Un buen día descubrí que había perdido la capacidad de imaginar cosas.
Quiero decir: seguía siendo capaz de pensar en días soleados, en un plato de macarrones con tomate o en un perro con cara de invertebrado, pero sólo porque estas imágenes estaban almacenadas en mi recuerdo . Era en cambio incapaz, por ejemplo, de imaginarme un plato de macarrones con un color, textura o sabor distintos de aquellos platos de macarrones que había probado o contemplado a lo largo de mi vida.
Supongo que tras el descubrimiento me dije algo así como «que no cunda el pánico, Roi». Y luego, seguro, me tomé un par de pelotazos. Porque es lo que hago cuando las cosas se van de madre.
Sería al día siguiente, o tal vez al otro, que me dio por realizar una prueba empírica. Intenté imaginar cómo quedaría el sillón del salón en el lugar que en ese momento ocupaba un piano electrónico que hace más de diez años que no uso. Fui incapaz de algo tan sencillo como recomponer mi propio salón con dos piezas alteradas, y encima me acabó entrando la paranoia de que a lo mejor la estancia quedaba mejor en esa disposición que no era capaz de imaginar, así que me tocó rodar muebles (y luego devolverlos a su posición original)
Me empecé a sentir muy agobiado. Si había perdido la imaginación para siempre, todo se había acabado.
Y algo debió barruntarse el muy cabrón, al que le supongo contactos en el infierno, porque justo entonces llamó mi editor.
– Roi, querido…
– ¿Cómo va, Bernat?
– Bien. Aquí y allá, ya sabes, a la caza del talento en flor. Precisamente ayer alguien me preguntaba por ti.
– ¿Ahá?
– Sí. «Ahá», como dices tú. Estaba en una fiesta que se había montado por el nuevo libro de Tomás Berzoso, que por cierto lo estuve hojeando y me pareció espeluznantemente malo. Y en estas que me encuentro al señor Sellarés, y va y me suelta: «cuando veas a Roi pregúntale cómo lleva la novela». Y yo le respondo, «seguro que está a punto en plazo, mi chico es responsable». «Más le vale, después del adelanto que me sacaste», me suelta por toda despedida. Y se va. Y por eso, aparte de saludarte, y sin que sientas que te quiero presionar, me atrevo a preguntarte si todo va bien.

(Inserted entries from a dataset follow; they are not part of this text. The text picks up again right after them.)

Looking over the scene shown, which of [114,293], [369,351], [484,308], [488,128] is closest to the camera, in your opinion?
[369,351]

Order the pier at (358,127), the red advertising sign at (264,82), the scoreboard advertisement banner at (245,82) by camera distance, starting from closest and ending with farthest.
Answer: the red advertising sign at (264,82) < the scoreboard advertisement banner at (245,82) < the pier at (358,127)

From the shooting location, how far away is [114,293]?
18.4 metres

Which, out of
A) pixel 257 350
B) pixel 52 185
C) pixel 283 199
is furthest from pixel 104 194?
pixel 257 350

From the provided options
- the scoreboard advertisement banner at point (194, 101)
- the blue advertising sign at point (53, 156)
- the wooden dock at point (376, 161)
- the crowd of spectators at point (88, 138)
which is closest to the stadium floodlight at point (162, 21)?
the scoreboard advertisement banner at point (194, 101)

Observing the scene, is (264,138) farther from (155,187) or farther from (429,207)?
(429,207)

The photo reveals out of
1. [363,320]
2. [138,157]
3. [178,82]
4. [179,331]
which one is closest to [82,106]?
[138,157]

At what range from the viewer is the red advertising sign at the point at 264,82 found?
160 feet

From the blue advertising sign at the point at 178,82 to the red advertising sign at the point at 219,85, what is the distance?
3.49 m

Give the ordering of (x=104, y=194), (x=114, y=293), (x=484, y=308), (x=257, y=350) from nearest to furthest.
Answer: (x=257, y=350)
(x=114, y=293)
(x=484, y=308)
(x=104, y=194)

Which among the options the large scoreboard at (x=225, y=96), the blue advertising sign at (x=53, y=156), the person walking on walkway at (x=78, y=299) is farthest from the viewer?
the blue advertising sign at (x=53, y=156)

– Desarróllame lo de «todo».
– ¡Cojones, Roi! ¿Hay novela o no?
Y ahí estaba, indefectible, la escena final. Y la decisión: contar la verdad, o sea, que llevaba casi un año dilapidando el adelanto de Sellarés en mil tipos de vicios, y que para venirlo a empeorar cuando por fin había decidido ponerme en serio había perdido la capacidad de imaginar. O bien podía ganar tiempo, mentir y aferrarme al milagro de que la imaginación volviera como se fue.
Decidí que para la verdad siempre hay tiempo, pero entonces descubrí otra cosa: que al perder la imaginación había perdido también la capacidad de mentir.
Bernat, mientras, no me daba tregua.
– Dame algo al menos con lo que pueda apaciguar a las fieras. Un capítulo, una línea argumental…
– …
– Que sepas que me estás asustando mucho, Roi. ¿Podrías al menos leerme la primera frase de tu novela?
Tomé aire, lévemente mareado. Iba a claudicar cuando la página en blanco del procesador de texto de mi ordenador me inspiró la primera frase de mi novela:
«Un buen día descubrí que había perdido la capacidad de imaginar cosas.